### Required work
Reproduce each line of the records below with no changes.

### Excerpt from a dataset
-*-
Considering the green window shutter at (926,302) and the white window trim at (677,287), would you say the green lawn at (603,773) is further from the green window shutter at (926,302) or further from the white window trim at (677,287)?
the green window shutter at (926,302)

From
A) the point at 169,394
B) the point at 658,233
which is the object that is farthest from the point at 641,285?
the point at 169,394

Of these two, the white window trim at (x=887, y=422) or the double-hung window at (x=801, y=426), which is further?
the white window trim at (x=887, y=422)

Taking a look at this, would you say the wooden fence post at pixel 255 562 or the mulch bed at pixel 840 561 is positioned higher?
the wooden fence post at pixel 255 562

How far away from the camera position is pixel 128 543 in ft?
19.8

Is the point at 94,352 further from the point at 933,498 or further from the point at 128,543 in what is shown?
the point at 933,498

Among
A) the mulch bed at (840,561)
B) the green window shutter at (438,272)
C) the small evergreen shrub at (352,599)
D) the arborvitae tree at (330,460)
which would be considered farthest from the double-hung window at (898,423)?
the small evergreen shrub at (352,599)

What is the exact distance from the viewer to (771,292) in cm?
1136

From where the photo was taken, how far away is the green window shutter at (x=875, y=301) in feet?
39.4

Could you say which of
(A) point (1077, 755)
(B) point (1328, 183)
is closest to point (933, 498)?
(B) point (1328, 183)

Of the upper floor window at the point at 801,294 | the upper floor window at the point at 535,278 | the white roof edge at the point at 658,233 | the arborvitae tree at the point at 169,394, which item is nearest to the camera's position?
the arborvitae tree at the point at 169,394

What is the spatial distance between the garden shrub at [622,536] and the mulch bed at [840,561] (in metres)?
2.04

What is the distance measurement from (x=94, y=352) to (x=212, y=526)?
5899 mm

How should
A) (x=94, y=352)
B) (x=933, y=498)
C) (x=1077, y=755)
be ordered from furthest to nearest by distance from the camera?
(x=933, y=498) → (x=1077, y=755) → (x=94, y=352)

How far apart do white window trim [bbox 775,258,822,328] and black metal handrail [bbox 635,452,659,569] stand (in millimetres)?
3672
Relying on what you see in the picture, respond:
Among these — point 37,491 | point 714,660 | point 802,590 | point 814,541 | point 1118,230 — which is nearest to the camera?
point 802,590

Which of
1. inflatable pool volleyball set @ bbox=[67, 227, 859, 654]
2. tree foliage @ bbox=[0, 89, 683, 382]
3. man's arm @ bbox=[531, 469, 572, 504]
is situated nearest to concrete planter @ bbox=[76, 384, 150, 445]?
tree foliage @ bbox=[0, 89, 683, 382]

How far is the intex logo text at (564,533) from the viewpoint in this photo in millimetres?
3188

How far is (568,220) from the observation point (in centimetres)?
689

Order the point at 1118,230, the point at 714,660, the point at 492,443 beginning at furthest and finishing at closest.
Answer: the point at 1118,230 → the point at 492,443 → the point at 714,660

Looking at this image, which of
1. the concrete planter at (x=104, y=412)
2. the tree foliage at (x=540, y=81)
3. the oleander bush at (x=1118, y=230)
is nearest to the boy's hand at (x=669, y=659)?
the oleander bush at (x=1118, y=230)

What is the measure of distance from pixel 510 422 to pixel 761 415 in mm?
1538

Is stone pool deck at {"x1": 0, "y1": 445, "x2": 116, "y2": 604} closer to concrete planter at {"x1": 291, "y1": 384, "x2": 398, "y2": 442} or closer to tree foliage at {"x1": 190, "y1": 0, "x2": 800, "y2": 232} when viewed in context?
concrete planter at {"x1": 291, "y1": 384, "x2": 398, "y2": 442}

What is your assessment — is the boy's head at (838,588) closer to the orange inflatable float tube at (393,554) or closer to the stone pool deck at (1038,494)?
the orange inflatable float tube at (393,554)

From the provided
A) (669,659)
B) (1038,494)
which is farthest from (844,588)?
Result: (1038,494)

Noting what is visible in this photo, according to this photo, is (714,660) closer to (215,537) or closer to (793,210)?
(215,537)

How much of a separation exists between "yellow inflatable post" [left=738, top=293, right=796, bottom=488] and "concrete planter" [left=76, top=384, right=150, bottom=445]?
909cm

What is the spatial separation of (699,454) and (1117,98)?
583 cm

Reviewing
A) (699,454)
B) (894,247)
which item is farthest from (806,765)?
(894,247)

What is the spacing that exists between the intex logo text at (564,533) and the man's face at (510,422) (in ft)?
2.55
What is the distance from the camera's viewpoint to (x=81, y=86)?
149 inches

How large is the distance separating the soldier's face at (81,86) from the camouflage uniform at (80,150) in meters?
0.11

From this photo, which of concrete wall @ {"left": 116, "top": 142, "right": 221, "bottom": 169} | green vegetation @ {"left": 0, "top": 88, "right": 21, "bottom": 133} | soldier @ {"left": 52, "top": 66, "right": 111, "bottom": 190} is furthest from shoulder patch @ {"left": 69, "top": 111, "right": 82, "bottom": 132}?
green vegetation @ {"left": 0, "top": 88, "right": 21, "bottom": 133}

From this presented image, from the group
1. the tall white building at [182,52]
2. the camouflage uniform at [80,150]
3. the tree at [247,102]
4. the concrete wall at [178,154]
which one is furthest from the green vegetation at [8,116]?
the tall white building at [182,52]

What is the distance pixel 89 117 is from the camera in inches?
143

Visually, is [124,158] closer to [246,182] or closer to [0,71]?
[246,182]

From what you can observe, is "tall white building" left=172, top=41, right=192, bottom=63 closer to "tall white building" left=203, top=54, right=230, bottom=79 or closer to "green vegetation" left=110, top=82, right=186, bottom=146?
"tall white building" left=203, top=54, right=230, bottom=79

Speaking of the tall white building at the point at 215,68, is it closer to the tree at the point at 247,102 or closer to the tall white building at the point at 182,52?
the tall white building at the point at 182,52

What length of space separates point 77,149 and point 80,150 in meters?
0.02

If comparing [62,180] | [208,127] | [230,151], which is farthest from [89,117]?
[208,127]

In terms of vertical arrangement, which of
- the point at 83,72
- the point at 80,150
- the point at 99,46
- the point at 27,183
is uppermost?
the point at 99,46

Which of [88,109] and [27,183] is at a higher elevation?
-*-
### Task answer
Considering the green window shutter at (926,302) and the white window trim at (677,287), would you say the green lawn at (603,773) is further from the green window shutter at (926,302) or further from the white window trim at (677,287)?
the green window shutter at (926,302)

From
A) the point at 169,394
B) the point at 658,233
which is the object that is farthest from the point at 641,285?
the point at 169,394

Of these two, the white window trim at (x=887, y=422) or the double-hung window at (x=801, y=426), which is further?
the white window trim at (x=887, y=422)

Taking a look at this, would you say the wooden fence post at pixel 255 562 or the mulch bed at pixel 840 561 is positioned higher?
the wooden fence post at pixel 255 562

How far away from the camera position is pixel 128 543 in ft?
19.8

Is the point at 94,352 further from the point at 933,498 or further from the point at 128,543 in what is shown?
the point at 933,498

Among
A) the mulch bed at (840,561)
B) the green window shutter at (438,272)
C) the small evergreen shrub at (352,599)
D) the arborvitae tree at (330,460)
which would be considered farthest from the double-hung window at (898,423)?
the small evergreen shrub at (352,599)

What is the exact distance from the viewer to (771,292) in cm?
1136

From where the photo was taken, how far away is the green window shutter at (x=875, y=301) in feet?
39.4

Could you say which of
(A) point (1077, 755)
(B) point (1328, 183)
is closest to point (933, 498)?
(B) point (1328, 183)

Of the upper floor window at the point at 801,294 | the upper floor window at the point at 535,278 | the white roof edge at the point at 658,233 | the arborvitae tree at the point at 169,394, which item is nearest to the camera's position?
the arborvitae tree at the point at 169,394

What is the spatial distance between the garden shrub at [622,536] and the mulch bed at [840,561] (in metres)?
2.04

What is the distance measurement from (x=94, y=352) to (x=212, y=526)?
5899 mm

How should
A) (x=94, y=352)
B) (x=933, y=498)
C) (x=1077, y=755)
be ordered from furthest to nearest by distance from the camera?
(x=933, y=498) → (x=1077, y=755) → (x=94, y=352)

How far apart do white window trim [bbox 775,258,822,328] and black metal handrail [bbox 635,452,659,569] stand (in millimetres)?
3672
Relying on what you see in the picture, respond:
Among these — point 37,491 | point 714,660 | point 802,590 | point 814,541 | point 1118,230 — which is nearest to the camera?
point 802,590

Which of
1. inflatable pool volleyball set @ bbox=[67, 227, 859, 654]
2. tree foliage @ bbox=[0, 89, 683, 382]
3. man's arm @ bbox=[531, 469, 572, 504]
is situated nearest to concrete planter @ bbox=[76, 384, 150, 445]?
tree foliage @ bbox=[0, 89, 683, 382]

How far is the intex logo text at (564,533) from the viewpoint in this photo in millimetres?
3188

How far is (568,220) from the observation point (in centimetres)?
689

Order the point at 1118,230, the point at 714,660, the point at 492,443 beginning at furthest and finishing at closest.
Answer: the point at 1118,230 → the point at 492,443 → the point at 714,660

Looking at this image, which of
1. the concrete planter at (x=104, y=412)
2. the tree foliage at (x=540, y=81)
3. the oleander bush at (x=1118, y=230)
is nearest to the boy's hand at (x=669, y=659)?
the oleander bush at (x=1118, y=230)

What is the measure of distance from pixel 510 422 to pixel 761 415 in mm?
1538

Is stone pool deck at {"x1": 0, "y1": 445, "x2": 116, "y2": 604} closer to concrete planter at {"x1": 291, "y1": 384, "x2": 398, "y2": 442} or closer to tree foliage at {"x1": 190, "y1": 0, "x2": 800, "y2": 232} when viewed in context?
concrete planter at {"x1": 291, "y1": 384, "x2": 398, "y2": 442}

What is your assessment — is the boy's head at (838,588) closer to the orange inflatable float tube at (393,554) or closer to the stone pool deck at (1038,494)?
the orange inflatable float tube at (393,554)

From the provided
A) (669,659)
B) (1038,494)
which is farthest from (844,588)?
Result: (1038,494)

Noting what is visible in this photo, according to this photo, is (714,660) closer to (215,537) or closer to (793,210)?
(215,537)

How much of a separation exists between "yellow inflatable post" [left=738, top=293, right=796, bottom=488] and "concrete planter" [left=76, top=384, right=150, bottom=445]?
909cm

What is the spatial separation of (699,454) and (1117,98)?
583 cm

Reviewing
A) (699,454)
B) (894,247)
which item is farthest from (806,765)?
(894,247)

What is the spacing that exists between the intex logo text at (564,533) and the man's face at (510,422) (in ft)?
2.55
What is the distance from the camera's viewpoint to (x=81, y=86)?
149 inches

How large is the distance separating the soldier's face at (81,86) from the camouflage uniform at (80,150) in meters?
0.11

From this photo, which of concrete wall @ {"left": 116, "top": 142, "right": 221, "bottom": 169} | green vegetation @ {"left": 0, "top": 88, "right": 21, "bottom": 133} | soldier @ {"left": 52, "top": 66, "right": 111, "bottom": 190} is furthest from shoulder patch @ {"left": 69, "top": 111, "right": 82, "bottom": 132}?
green vegetation @ {"left": 0, "top": 88, "right": 21, "bottom": 133}

From this presented image, from the group
1. the tall white building at [182,52]
2. the camouflage uniform at [80,150]
3. the tree at [247,102]
4. the concrete wall at [178,154]
which one is furthest from the green vegetation at [8,116]?
the tall white building at [182,52]

What is the distance pixel 89 117 is from the camera in inches?
143

Visually, is [124,158] closer to [246,182] or closer to [0,71]?
[246,182]

From what you can observe, is "tall white building" left=172, top=41, right=192, bottom=63 closer to "tall white building" left=203, top=54, right=230, bottom=79 or closer to "green vegetation" left=110, top=82, right=186, bottom=146?
"tall white building" left=203, top=54, right=230, bottom=79

Speaking of the tall white building at the point at 215,68, is it closer to the tree at the point at 247,102 or closer to the tall white building at the point at 182,52?
the tall white building at the point at 182,52

What length of space separates point 77,149 and point 80,150 in meters?
0.02

If comparing [62,180] | [208,127] | [230,151], which is farthest from [89,117]?
[208,127]

In terms of vertical arrangement, which of
- the point at 83,72
- the point at 80,150
- the point at 99,46
- the point at 27,183
is uppermost?
the point at 99,46

Which of [88,109] and [27,183] is at a higher elevation?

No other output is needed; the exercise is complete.